Juncker did, however, had to make a couple of changes in order to get his college approved by the Socialists and Democrats (S&D) and the Alliance of Liberals and Democrats (ALDE) groups:
- Sustainable Development has become a part of the portfolio of the First Vice-President: Frans Timmermans.
- Slovenia’s first candidate Alenka Bratušek was replaced by Violeta Bulc.
- Maroš Šefčovič’ portfolio changed from Transport to the Vice-Presidency for the Energy Union as Bulc was not deemed experienced enough to be a Vice-President.
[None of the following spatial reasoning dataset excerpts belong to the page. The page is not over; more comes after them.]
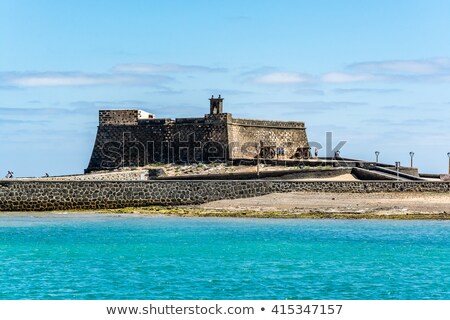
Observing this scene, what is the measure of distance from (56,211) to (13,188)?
2.24m

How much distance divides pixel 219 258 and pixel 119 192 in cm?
1654

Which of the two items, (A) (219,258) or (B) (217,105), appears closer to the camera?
(A) (219,258)

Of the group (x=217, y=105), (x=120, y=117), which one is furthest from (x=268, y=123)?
(x=120, y=117)

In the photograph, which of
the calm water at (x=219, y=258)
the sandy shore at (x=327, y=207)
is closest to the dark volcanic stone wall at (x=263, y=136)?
the sandy shore at (x=327, y=207)

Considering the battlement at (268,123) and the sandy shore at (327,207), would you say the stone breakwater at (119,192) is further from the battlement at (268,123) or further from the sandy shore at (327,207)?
the battlement at (268,123)

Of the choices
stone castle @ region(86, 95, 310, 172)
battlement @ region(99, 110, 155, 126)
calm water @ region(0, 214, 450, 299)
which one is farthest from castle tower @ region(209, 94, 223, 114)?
calm water @ region(0, 214, 450, 299)

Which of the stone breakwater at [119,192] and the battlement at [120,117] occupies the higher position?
the battlement at [120,117]

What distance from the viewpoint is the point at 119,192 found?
144 feet

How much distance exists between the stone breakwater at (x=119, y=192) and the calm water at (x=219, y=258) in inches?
104

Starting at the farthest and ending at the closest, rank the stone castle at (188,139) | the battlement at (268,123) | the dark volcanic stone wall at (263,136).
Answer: the battlement at (268,123), the dark volcanic stone wall at (263,136), the stone castle at (188,139)

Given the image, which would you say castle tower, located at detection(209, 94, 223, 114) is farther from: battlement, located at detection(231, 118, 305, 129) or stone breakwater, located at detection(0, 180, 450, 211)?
stone breakwater, located at detection(0, 180, 450, 211)

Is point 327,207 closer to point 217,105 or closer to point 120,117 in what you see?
point 217,105

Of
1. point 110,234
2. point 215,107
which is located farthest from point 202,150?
point 110,234

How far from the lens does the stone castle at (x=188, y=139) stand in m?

- Medicines and pharmaceuticals were not moved from the Commissioner for Health’s portfolio to the Internal Market after all.
- Space policy was put under the Internal Market Commissioner Elżbieta Bieńkowska.
- Citizenship has been taken out of the portfolio of the Hungarian Tibor Navracsics and moved to the Commissioner for Migration and Home Affairs: Dimitris Avramopoulos.
- Lastly, the name of the Enlargement portfolio was changed into ‘Enlargement negotiations’.
In the end this was enough for the College to receive 423 votes in favour. The European Greens, the left-wing European United Left/Nordic Green Left (GUE/NGL) and the Eurosceptic Europe of Freedom and Direct Democracy (EFDD) groups provided the 209 votes against. Lastly the 67 abstentions came from the European Conservatives and Reformists (ECR) group who were immediately dubbed ‘the abstentionist party’ by Guy Verhofstadt.